It's difficult to take Nicolas Cage seriously these days. The former madman has been forced into a series of paycheck gigs for reasons obvious to anyone enjoying access to the internet, with "Season of the Witch" a solid representation of Cage's new career direction. Unchallenged and over-wigged, the actor is merely biding his time with this serving of horror hooey, obviously more interested in hearing the sweet sound of "cut!" than trying to make a tepid screenplay shuffle with restless energy Cage is more than capable of summoning. The material needed his special sauce. Instead, Cage barely raises an eyebrow.
Disillusioned knights of the Crusades, Behmen (Nicolas Cage) and Felson (Ron Perlman) have ditched their duty, taking off to find a safe haven, looking to cleanse their hands of innocent blood. Coming across a kingdom overwhelmed by the Black Death, the men are forced into service by the local cardinal (Christopher Lee), ordered to escort an alleged witch (Claire Foy) to another land for proper religious punishment. Left without a choice, Behmen and Felson hit the road, aided by a jittery monk (Stephen Campbell Moore), a young warrior (Robert Sheehan), and a con artist (Stephen Graham). Slowly crossing hostile terrain, the men grow curious about their seemingly innocent prisoner, questioning the true extent of her powers.

____

→ Task to carry out: List every actor the review above names in parentheses, along with the character each one plays.

Scene-based reasoning records:
____

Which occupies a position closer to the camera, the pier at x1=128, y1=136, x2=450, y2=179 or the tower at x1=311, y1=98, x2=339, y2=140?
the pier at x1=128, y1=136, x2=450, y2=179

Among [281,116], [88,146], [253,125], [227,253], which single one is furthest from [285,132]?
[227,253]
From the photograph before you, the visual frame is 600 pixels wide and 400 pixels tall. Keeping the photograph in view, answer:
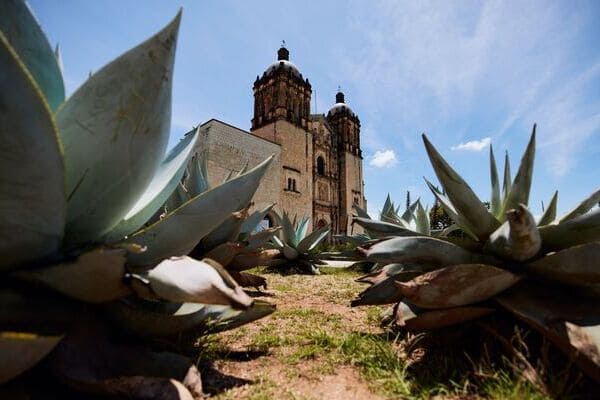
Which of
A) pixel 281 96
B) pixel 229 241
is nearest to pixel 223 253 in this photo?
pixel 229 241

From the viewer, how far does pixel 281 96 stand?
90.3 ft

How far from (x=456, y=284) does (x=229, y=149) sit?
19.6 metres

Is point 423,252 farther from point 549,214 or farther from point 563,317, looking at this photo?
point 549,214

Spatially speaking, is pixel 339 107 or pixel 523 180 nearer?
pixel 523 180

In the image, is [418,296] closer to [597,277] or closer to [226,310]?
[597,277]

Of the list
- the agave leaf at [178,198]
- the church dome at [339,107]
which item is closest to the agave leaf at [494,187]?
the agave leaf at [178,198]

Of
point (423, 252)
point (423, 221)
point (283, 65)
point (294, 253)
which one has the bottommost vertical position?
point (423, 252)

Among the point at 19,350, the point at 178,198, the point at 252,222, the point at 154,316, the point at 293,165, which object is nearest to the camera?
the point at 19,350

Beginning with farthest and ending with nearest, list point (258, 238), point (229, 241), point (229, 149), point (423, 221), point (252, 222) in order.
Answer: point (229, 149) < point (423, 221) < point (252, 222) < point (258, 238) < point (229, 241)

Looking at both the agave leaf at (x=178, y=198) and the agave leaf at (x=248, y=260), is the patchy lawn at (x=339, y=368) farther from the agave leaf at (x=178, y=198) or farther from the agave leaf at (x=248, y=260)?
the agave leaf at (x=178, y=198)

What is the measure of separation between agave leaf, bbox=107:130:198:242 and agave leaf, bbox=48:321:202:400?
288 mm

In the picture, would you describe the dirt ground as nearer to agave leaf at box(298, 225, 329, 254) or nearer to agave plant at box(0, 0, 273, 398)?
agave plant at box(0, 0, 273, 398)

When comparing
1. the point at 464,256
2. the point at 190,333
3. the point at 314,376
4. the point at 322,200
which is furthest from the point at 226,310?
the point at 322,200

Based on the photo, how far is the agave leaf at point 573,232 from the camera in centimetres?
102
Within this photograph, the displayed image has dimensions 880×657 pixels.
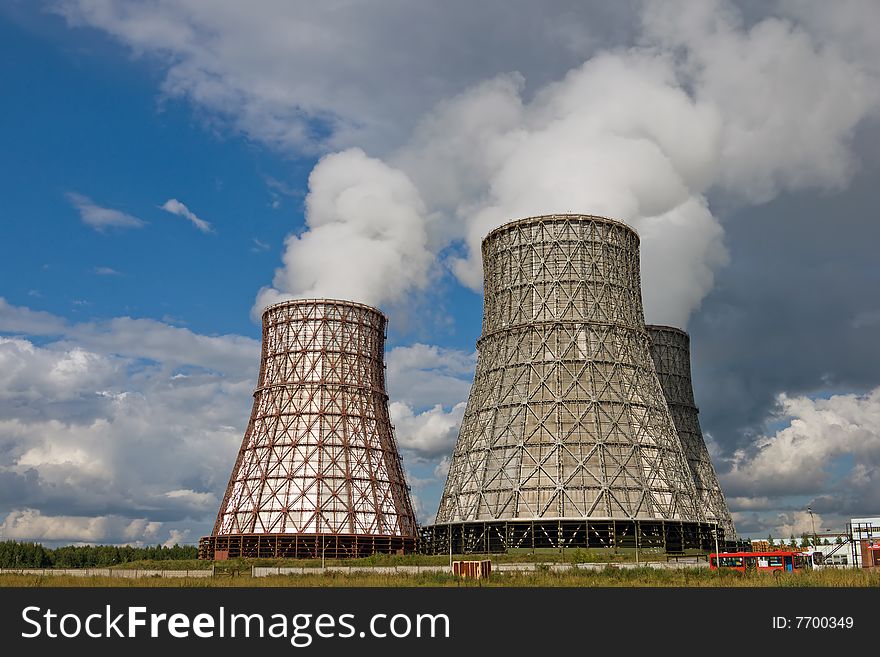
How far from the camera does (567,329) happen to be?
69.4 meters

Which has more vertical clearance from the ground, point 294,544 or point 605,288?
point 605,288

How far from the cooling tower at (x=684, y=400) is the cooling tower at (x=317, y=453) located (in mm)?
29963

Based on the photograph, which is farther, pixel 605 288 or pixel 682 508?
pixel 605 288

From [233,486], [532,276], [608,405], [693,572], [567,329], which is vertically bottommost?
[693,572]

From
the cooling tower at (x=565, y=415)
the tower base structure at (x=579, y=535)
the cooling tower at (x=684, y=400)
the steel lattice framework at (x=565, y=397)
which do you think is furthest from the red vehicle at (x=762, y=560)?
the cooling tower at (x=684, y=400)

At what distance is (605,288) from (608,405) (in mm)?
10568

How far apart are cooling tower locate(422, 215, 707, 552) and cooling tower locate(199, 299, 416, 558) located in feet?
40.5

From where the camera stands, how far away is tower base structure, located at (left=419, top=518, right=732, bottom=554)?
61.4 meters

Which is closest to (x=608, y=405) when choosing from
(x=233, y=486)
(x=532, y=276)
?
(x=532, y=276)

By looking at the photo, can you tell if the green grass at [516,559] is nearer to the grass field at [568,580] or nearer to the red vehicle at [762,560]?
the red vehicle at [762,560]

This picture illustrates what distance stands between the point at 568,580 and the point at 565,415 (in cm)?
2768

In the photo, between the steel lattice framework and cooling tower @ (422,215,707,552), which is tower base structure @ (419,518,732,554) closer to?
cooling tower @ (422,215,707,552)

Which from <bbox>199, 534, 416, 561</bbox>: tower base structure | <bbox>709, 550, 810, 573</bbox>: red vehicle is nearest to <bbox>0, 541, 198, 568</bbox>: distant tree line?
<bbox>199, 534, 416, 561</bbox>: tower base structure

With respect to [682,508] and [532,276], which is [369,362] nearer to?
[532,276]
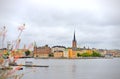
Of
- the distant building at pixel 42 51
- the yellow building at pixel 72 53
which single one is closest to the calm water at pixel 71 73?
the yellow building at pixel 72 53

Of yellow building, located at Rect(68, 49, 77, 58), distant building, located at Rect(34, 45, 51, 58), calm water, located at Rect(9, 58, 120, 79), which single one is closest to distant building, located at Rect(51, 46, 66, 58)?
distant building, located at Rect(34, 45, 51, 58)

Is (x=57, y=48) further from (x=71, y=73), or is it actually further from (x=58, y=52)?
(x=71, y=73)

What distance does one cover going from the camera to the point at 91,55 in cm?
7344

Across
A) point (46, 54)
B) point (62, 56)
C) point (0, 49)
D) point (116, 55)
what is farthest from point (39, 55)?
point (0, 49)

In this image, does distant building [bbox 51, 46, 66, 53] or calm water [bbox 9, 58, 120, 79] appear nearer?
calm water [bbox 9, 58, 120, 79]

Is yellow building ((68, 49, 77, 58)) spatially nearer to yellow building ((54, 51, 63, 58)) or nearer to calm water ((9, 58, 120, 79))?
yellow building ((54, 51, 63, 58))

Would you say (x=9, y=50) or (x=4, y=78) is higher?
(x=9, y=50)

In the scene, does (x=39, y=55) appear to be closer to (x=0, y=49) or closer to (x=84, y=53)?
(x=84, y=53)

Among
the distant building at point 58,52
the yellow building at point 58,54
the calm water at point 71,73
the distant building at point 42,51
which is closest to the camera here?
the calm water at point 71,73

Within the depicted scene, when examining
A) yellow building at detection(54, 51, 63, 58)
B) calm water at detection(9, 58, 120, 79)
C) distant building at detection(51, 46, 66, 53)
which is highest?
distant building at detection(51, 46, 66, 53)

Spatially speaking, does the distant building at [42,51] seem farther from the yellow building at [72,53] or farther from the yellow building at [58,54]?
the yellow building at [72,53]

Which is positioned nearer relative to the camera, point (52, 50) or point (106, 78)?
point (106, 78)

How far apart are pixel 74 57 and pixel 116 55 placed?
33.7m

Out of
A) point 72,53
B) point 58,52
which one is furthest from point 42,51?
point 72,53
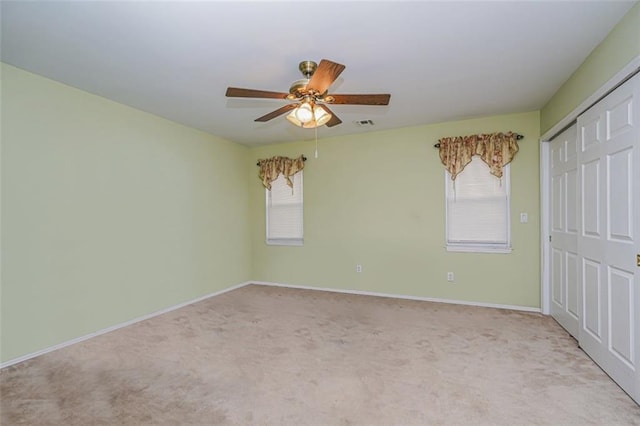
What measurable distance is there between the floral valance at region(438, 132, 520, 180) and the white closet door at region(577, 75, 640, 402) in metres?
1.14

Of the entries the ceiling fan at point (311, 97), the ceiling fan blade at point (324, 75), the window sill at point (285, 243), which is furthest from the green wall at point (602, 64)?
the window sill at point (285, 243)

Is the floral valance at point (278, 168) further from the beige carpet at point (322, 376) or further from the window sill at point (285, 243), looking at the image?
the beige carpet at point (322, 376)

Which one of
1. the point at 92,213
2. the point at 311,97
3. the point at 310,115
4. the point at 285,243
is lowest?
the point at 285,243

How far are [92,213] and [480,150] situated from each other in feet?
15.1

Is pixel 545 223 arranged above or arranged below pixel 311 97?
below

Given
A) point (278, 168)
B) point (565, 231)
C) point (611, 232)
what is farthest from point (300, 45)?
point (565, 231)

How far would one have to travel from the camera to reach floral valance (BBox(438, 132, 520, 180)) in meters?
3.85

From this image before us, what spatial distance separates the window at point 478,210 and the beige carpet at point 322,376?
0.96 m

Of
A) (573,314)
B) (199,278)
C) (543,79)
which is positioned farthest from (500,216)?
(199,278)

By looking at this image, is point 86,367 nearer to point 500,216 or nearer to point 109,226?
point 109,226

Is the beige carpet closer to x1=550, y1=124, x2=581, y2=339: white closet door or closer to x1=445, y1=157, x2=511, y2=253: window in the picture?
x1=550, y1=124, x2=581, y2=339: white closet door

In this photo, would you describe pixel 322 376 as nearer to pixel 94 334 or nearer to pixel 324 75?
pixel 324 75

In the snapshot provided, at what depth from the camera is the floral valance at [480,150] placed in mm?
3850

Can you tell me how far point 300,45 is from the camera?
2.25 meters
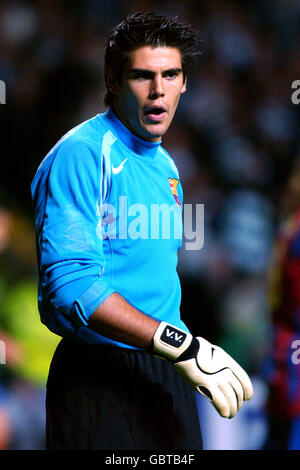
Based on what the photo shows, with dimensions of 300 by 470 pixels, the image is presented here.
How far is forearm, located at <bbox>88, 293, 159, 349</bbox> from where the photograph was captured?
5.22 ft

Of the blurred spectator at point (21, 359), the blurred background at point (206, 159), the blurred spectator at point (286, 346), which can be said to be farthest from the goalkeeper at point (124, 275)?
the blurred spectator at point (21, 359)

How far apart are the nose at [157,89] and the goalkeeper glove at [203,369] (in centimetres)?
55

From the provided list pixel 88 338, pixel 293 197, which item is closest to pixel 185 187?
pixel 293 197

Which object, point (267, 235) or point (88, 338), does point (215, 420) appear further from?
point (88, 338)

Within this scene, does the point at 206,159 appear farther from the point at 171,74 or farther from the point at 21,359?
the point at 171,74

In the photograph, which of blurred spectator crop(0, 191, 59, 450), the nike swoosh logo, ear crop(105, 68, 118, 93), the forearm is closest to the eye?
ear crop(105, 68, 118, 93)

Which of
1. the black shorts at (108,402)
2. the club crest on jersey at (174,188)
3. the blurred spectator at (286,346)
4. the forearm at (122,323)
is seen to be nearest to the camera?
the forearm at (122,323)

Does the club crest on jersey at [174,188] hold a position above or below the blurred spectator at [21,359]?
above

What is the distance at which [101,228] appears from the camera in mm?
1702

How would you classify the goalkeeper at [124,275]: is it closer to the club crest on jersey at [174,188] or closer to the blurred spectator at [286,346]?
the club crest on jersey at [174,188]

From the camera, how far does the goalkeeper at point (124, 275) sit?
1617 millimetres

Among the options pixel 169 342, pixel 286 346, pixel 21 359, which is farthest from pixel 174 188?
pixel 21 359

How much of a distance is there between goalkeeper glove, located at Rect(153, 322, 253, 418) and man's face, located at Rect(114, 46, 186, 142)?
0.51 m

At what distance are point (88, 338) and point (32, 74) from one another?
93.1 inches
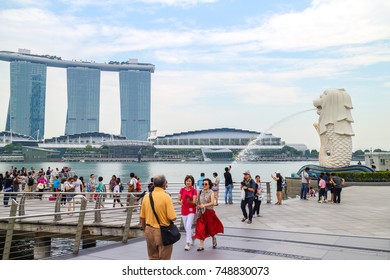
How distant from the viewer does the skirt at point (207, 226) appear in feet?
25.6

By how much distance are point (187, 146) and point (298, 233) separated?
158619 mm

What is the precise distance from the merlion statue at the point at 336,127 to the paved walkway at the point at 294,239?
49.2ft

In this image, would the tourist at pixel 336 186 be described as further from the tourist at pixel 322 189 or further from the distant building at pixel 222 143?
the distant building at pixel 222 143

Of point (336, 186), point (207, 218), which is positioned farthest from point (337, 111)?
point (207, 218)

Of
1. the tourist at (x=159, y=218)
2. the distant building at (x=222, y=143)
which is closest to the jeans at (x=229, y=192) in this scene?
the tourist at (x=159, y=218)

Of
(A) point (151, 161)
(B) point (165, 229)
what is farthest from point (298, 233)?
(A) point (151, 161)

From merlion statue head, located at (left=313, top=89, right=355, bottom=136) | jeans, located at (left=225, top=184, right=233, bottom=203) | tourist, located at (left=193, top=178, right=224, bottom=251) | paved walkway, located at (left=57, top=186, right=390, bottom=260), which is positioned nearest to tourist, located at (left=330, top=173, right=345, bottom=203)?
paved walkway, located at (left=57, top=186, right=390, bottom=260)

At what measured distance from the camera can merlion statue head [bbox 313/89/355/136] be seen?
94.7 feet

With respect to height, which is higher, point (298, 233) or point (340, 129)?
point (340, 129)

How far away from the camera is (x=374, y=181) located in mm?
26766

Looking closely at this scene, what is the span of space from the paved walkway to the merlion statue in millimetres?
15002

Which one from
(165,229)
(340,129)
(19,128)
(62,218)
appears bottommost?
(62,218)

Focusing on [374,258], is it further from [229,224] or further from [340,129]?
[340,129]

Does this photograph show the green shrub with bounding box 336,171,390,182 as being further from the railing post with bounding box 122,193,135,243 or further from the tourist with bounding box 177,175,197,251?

____

→ Response:
- Nicolas Cage: Behmen
- Ron Perlman: Felson
- Christopher Lee: the local cardinal
- Claire Foy: an alleged witch
- Stephen Campbell Moore: a jittery monk
- Robert Sheehan: a young warrior
- Stephen Graham: a con artist